We decided to add the following API to ByteBuffer:

swift
/// - Parameters:
///   - strategy: The strategy to use for encoding the length.
///   - writeData: A closure that takes a buffer, writes some data to it, and returns the number of bytes written.
/// - Returns: Number of total bytes written. This is the length of the written data + the number of bytes used to write the length before it.
public mutating func writeLengthPrefixed<Strategy: NIOBinaryIntegerEncodingStrategy, ErrorType: Error>(
    strategy: Strategy,
    writeData: (_ buffer: inout ByteBuffer) throws(ErrorType) -> Int
) throws(ErrorType) -> Int

Users could use the function as follows:

swift
myBuffer.writeLengthPrefixed(strategy: .quic) { buffer in
    buffer.writeString("something")
    buffer.writeSomethingComplex(something)
}

Writing the implementation of writeLengthPrefixed presents a challenge. We need to write the length before the data. But we do not know the length until the data is written.

Ideally, we would reserve some number of bytes, then call the writeData closure, and then go back and write the length in the reserved space. However, we would not even know how many bytes of space to reserve, because the number of bytes needed to write an integer will depend on the integer!

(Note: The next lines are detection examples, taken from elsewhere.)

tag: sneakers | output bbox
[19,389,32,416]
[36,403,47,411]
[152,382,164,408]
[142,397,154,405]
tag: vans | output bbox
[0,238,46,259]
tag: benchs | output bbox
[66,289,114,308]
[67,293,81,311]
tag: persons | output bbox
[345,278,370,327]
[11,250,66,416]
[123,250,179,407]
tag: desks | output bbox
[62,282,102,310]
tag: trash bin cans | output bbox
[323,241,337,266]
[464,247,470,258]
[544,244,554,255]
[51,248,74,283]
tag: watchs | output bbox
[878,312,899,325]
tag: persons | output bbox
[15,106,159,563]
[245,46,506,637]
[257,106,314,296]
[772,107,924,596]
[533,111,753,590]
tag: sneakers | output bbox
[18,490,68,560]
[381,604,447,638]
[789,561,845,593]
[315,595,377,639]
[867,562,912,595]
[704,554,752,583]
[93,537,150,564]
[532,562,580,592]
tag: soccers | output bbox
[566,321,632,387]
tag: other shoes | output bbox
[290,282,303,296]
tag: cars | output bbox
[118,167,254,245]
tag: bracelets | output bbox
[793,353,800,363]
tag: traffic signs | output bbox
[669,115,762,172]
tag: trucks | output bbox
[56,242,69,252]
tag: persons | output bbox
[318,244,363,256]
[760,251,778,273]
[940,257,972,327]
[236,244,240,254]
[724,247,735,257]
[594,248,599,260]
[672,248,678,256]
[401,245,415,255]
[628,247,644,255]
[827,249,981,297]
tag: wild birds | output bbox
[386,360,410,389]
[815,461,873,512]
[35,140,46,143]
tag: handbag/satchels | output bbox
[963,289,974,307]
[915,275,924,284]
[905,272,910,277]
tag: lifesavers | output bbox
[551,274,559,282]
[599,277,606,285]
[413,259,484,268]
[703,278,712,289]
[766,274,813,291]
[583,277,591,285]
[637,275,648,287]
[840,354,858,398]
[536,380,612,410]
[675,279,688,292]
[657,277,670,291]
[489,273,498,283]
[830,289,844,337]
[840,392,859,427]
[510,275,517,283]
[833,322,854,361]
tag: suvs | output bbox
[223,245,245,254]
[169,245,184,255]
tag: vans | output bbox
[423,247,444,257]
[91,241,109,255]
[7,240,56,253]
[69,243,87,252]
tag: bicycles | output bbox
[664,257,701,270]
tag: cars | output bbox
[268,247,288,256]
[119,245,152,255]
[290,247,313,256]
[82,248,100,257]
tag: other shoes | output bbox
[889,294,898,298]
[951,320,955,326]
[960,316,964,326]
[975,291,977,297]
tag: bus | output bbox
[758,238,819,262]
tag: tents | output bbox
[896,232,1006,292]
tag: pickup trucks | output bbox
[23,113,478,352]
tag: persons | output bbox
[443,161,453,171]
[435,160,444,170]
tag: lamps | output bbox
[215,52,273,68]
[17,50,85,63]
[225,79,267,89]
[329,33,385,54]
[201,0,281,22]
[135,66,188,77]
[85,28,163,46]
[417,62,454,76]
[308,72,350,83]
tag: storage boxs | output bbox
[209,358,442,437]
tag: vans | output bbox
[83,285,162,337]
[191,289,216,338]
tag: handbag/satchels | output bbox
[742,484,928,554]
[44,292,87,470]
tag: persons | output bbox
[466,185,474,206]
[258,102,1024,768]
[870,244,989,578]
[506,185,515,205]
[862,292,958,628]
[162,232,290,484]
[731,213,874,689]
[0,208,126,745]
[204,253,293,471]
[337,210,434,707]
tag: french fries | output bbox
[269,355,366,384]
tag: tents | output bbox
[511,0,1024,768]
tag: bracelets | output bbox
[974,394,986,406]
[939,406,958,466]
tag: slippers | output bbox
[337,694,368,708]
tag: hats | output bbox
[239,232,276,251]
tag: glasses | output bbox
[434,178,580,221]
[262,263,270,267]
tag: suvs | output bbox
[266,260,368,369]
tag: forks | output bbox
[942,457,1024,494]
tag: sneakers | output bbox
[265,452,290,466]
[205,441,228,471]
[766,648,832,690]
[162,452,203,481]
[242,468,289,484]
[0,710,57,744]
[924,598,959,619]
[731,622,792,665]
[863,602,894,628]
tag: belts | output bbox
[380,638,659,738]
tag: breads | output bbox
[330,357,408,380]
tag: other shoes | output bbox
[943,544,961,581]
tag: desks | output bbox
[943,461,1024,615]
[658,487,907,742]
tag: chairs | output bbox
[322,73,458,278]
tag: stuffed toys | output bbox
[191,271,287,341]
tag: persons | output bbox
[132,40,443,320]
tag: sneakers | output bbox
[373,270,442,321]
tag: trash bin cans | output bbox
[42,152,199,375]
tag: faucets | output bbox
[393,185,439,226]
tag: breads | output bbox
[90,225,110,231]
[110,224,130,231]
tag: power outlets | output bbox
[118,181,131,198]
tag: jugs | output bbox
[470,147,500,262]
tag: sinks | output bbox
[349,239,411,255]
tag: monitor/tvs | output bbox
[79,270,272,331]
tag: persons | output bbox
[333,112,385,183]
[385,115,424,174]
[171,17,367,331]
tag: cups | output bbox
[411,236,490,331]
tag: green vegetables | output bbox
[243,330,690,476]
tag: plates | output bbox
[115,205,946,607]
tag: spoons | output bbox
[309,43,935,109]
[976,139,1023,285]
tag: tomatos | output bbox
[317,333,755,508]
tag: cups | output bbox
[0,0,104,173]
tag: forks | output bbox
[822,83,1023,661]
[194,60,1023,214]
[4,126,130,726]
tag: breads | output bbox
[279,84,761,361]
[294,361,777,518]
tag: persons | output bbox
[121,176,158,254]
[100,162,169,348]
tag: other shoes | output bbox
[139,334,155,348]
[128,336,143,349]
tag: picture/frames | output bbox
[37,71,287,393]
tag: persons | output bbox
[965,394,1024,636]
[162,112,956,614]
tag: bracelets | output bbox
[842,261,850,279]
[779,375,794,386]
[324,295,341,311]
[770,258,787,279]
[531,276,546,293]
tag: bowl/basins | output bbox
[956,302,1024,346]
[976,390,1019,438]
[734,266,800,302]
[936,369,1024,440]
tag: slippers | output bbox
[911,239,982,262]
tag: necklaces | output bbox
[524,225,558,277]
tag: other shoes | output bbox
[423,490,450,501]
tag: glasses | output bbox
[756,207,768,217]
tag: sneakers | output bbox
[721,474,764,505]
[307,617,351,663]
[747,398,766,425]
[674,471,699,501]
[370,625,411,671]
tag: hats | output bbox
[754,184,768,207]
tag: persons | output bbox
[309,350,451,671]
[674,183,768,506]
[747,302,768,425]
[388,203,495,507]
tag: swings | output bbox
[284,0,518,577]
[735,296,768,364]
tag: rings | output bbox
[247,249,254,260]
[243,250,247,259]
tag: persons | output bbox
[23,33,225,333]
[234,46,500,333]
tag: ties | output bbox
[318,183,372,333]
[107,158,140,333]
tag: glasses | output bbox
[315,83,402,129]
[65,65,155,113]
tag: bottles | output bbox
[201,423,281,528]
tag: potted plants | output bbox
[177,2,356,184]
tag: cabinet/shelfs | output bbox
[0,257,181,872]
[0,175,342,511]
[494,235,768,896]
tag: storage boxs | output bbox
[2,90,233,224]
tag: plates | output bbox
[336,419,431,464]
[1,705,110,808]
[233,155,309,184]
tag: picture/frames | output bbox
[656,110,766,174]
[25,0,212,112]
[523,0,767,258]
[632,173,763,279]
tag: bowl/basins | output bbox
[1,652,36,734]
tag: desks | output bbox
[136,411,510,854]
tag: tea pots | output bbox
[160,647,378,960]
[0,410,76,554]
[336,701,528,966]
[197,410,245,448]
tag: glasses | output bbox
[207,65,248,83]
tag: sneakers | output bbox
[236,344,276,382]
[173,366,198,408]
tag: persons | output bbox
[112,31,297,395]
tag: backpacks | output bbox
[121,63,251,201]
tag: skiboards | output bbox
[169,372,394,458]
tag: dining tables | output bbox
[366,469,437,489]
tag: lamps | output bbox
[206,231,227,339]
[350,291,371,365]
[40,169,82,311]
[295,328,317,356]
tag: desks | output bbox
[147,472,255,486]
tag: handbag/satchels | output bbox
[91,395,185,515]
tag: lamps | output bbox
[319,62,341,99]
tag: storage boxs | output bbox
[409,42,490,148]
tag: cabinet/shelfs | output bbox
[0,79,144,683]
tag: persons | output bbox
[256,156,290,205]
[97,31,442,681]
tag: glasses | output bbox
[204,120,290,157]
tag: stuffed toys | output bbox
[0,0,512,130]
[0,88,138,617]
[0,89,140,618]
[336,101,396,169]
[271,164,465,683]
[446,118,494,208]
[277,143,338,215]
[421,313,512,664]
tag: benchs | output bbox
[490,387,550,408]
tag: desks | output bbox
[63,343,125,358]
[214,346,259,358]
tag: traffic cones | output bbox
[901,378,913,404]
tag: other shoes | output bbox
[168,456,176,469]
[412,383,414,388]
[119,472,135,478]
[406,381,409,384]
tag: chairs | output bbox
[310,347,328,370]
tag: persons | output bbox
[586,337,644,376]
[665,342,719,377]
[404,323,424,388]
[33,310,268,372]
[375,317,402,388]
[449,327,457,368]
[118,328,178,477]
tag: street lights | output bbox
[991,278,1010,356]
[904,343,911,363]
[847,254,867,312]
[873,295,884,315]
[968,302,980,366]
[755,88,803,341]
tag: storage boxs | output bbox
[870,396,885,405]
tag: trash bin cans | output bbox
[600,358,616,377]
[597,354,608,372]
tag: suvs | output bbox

The solution we landed on is the following:

  • Added NIOBinaryIntegerEncodingStrategy/requiredBytesHint. This allows strategies to provide an estimate of how many bytes they need for encoding a length
  • Using this property, reserve the estimated number of bytes
  • Call the writeData closure to write the data
  • Go back to the reserved space to write the length
    • If the length ends up needing fewer bytes than we had reserved, shuffle the data back to close the gap
    • If the length ends up needing more bytes than we had reserved, shuffle the data forward to make space

This code will be most performant when the requiredBytesHint is exactly correct, because it will avoid needing to shuffle any bytes. With that in mind, we can actually make one more optimisation: when we call the writeInteger function on a strategy, we can tell the strategy that we have already reserved some number of bytes. Some encoding strategies will be able to adjust the way they encode such that they can use exactly that many bytes.

We added the following function to the NIOBinaryIntegerEncodingStrategy protocol. This is optional to implement, and will default to simply calling the existing NIOBinaryIntegerEncodingStrategy/writeInteger(_:to:) function.

swift
/// - Parameters:
///   - integer: The integer to write
///   - reservedCapacity: The capacity already reserved for writing this integer
///   - buffer: The buffer to write into.
/// - Returns: The number of bytes used to write the integer.
func writeInteger(
    _ integer: Int,
    reservedCapacity: Int,
    to buffer: inout ByteBuffer
) -> Int

Many strategies will not be able to do anything useful with the additional reservedCapacity parameter. For example, in ASN1, there is only one possible encoding for a given integer. However, some protocols, such as QUIC, do allow less efficient encodings. E.g. it is valid in QUIC to encode the number 6 using 4 bytes, even though it could be encoded using just 1. Such encoding strategies need to make a decision here: they can either use the less efficient encoding (and therefore use more bytes to encode the integer than would otherwise be necessary), or they can use the more efficient encoding (and therefore suffer a performance penalty as the bytes need to be shuffled).